* **Excerpted passage**:
────────────────────

Most cities in Canada have sustainability action plans which are easily searched and downloaded from city websites.

In 2010, Calgary ranked as the top eco-city in the planet for its, "excellent level of service on waste removal, sewage systems, and water drinkability and availability, coupled with relatively low air pollution." The survey was performed in conjunction with the reputable Mercer Quality of Living Survey.

===China===

The Chinese government has launched three sustainable city programs to promote pilot projects and foster innovation. Beginning in the early 2000s, China acknowledged the importance of sustainable development in addressing the challenges brought about by rapid urbanization and industrialization. As a result, hundreds of eco-city projects have been initiated throughout the country, making China home to the world's largest eco-city program.
- Tianjin: Sino-Singapore Tianjin Eco-city is a large and one of the first ecocity collaboration project created with the cooperation between China and Singapore, in November 2007, covering an area of 31.23 km². Locating at Binhai, Tianjin, it has been rated as the Eco-city with the most living experience in 2018.
- Dongtan Eco-city, Shanghai: The project, located in the east of Chongming Island developed by Arup and Parthers, was scheduled to accommodate 50,000 residents by 2010, but its developer has currently put construction on hold. An additional project was made in 2007 in this area: an Eco-Village based on the concept made by an Italian professor from the School of Architecture of Tianjin University.
- Huangbaiyu, Benxi, Liaoning is a small village of 42 homes that has come under great criticism: most of the homes are unoccupied by villagers.
- Nanjing: As of April 2008, an ecocity collaboration project is being proposed here.
- Rizhao, Shandong mandates solar water heaters for households, and has been designated the Environmental Model City by China's SEPA.
- Chengdu Tianfu District Great City is a planned city located just outside Chengdu that is planned to be sustainable and has the goal of being a self-sustaining city that discourages the use of cars.
- Dalian, Liaoning: The 100 MW Dalian Flow Battery Energy Storage Peak-shaving Power Station, with the largest power and capacity in the world so far, was connected to the grid in Dalian, China, on September 29, and it was put into operation in mid-October.

==== Hong Kong ====
The government portrays the proposed Hung Shui Kiu New Town as an eco-city. The same happened with the urban development plan on the site of the former Kai Tak Airport.

────────────────────

* **Extracted material**:

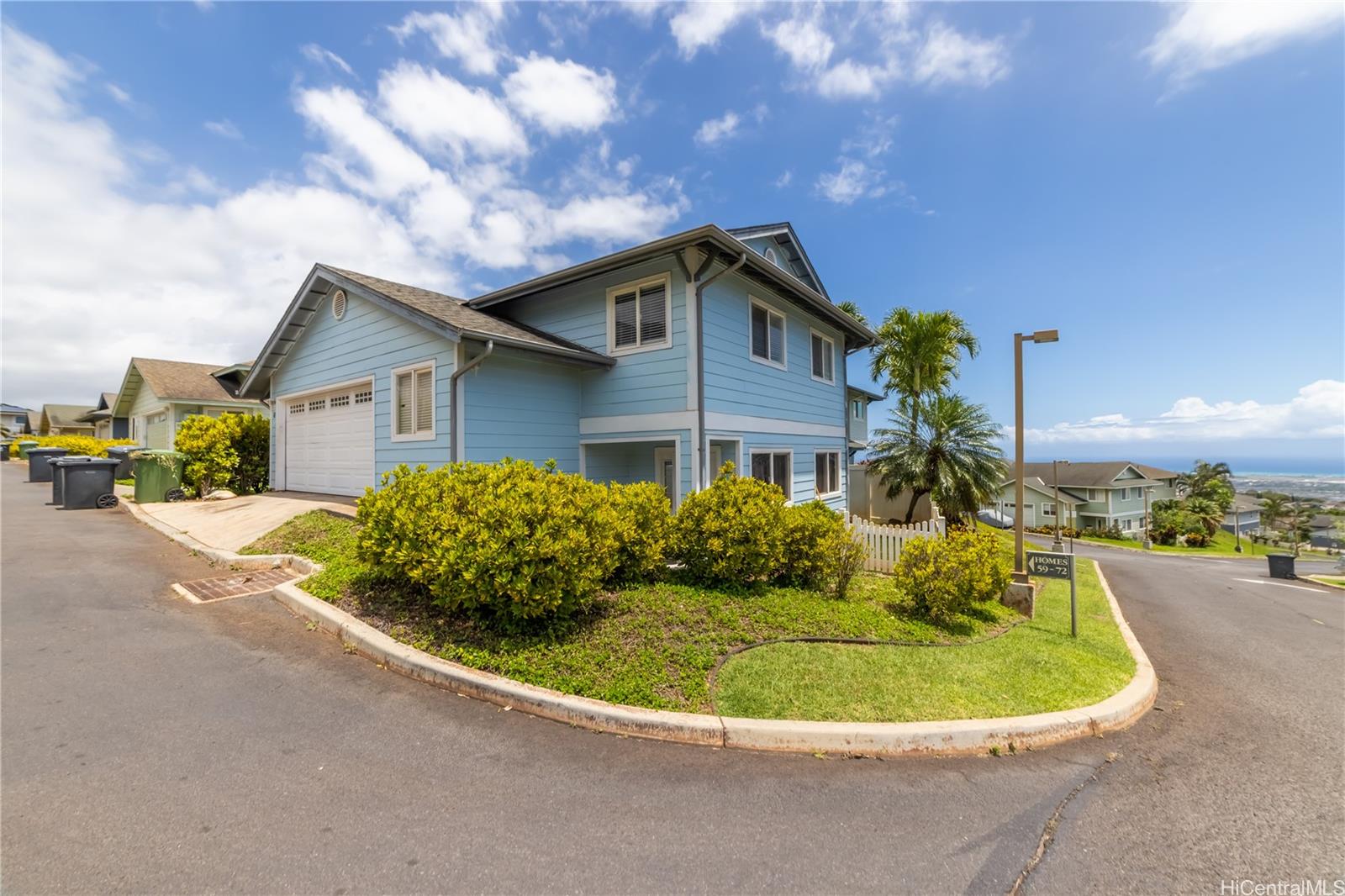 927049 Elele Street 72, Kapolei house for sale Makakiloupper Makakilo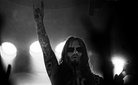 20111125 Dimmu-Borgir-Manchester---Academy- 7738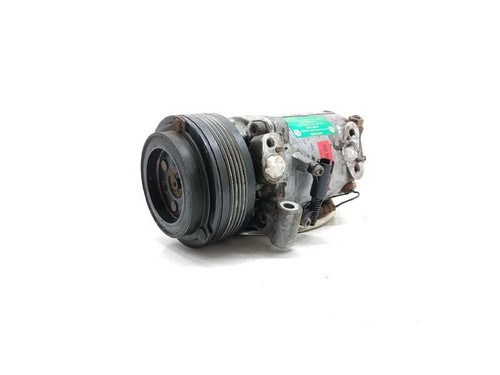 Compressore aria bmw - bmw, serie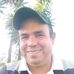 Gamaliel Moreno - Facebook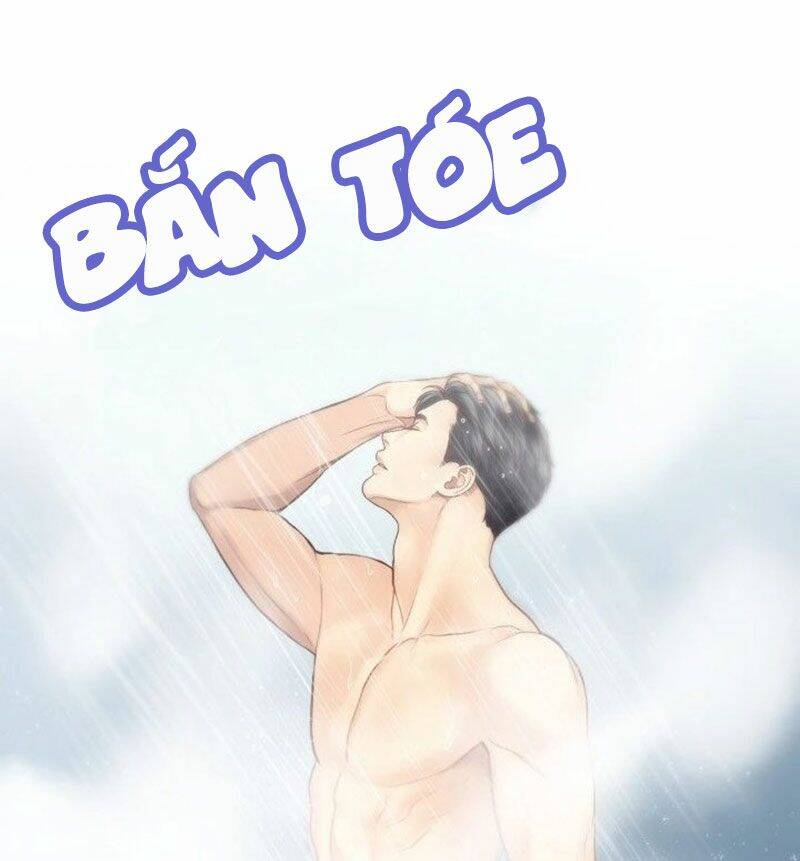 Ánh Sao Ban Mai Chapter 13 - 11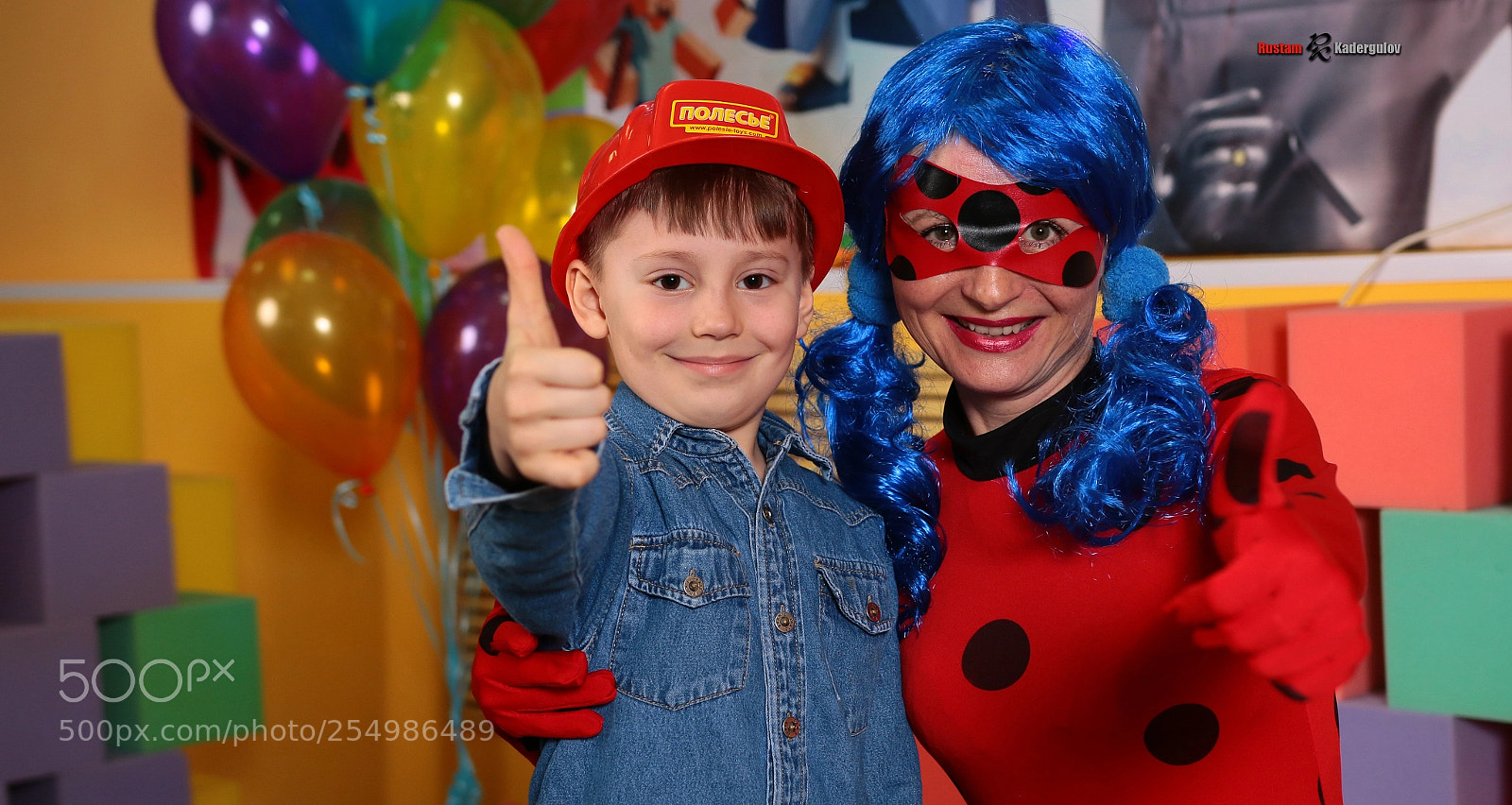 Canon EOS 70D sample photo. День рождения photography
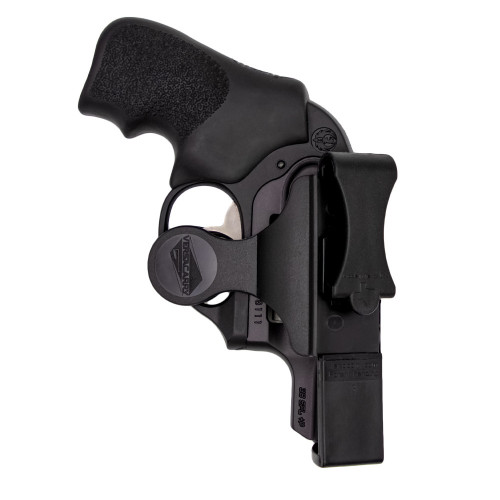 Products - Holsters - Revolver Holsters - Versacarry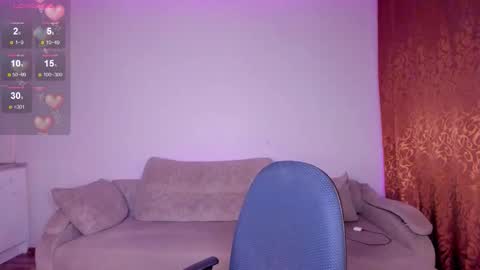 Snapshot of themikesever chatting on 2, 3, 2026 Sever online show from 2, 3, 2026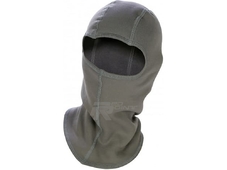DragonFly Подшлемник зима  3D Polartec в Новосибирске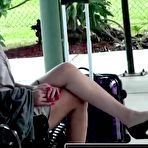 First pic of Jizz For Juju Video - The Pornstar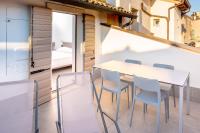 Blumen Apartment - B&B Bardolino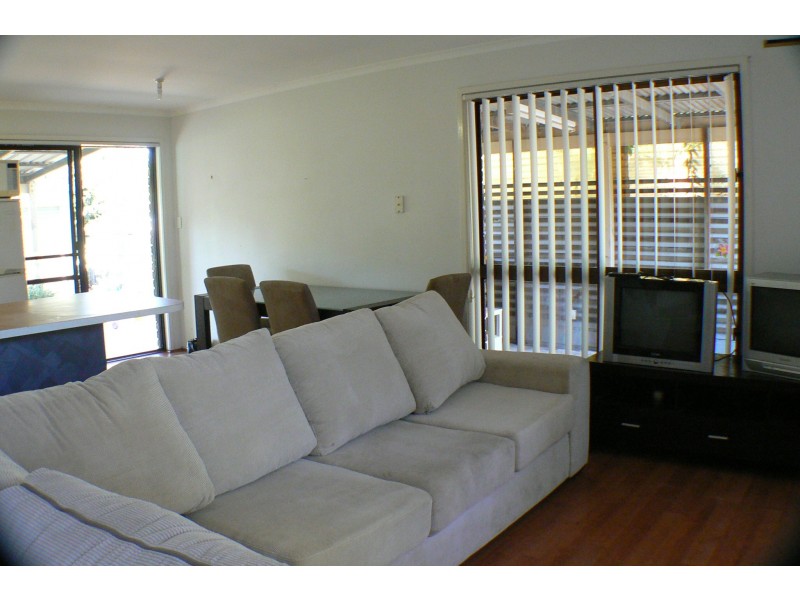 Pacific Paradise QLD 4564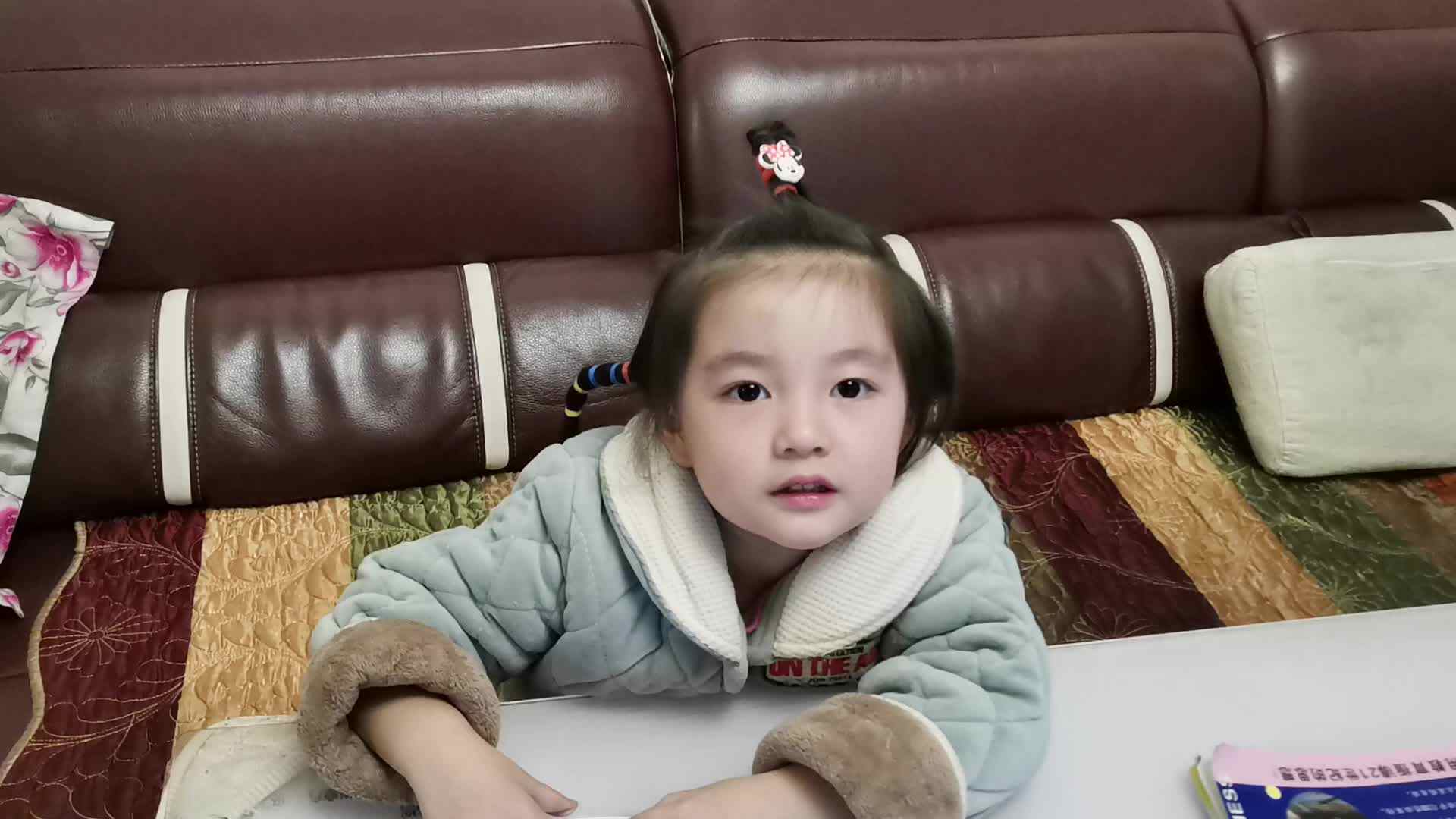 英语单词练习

────────────────────

* **Questions**:
[a] Decide whether each statement agrees with the excerpt on sustainable cities: (i) Sino-Singapore Tianjin Eco-city covers 31.23 km², (ii) Dongtan Eco-city is currently under construction, and (iii) most homes in Huangbaiyu are occupied by villagers. Answer yes or no for each, quoting the exact words of the text that decide it.
[b] Return the part of the excerpt on sustainable cities from "- Rizhao, Shandong" to "operation in mid-October.", copied word for word.

* **Written responses**:
[a]
(i) Yes: "covering an area of 31.23 km²"
(ii) No: "its developer has currently put construction on hold"
(iii) No: "most of the homes are unoccupied by villagers"

[b]
- Rizhao, Shandong mandates solar water heaters for households, and has been designated the Environmental Model City by China's SEPA.
- Chengdu Tianfu District Great City is a planned city located just outside Chengdu that is planned to be sustainable and has the goal of being a self-sustaining city that discourages the use of cars.
- Dalian, Liaoning: The 100 MW Dalian Flow Battery Energy Storage Peak-shaving Power Station, with the largest power and capacity in the world so far, was connected to the grid in Dalian, China, on September 29, and it was put into operation in mid-October.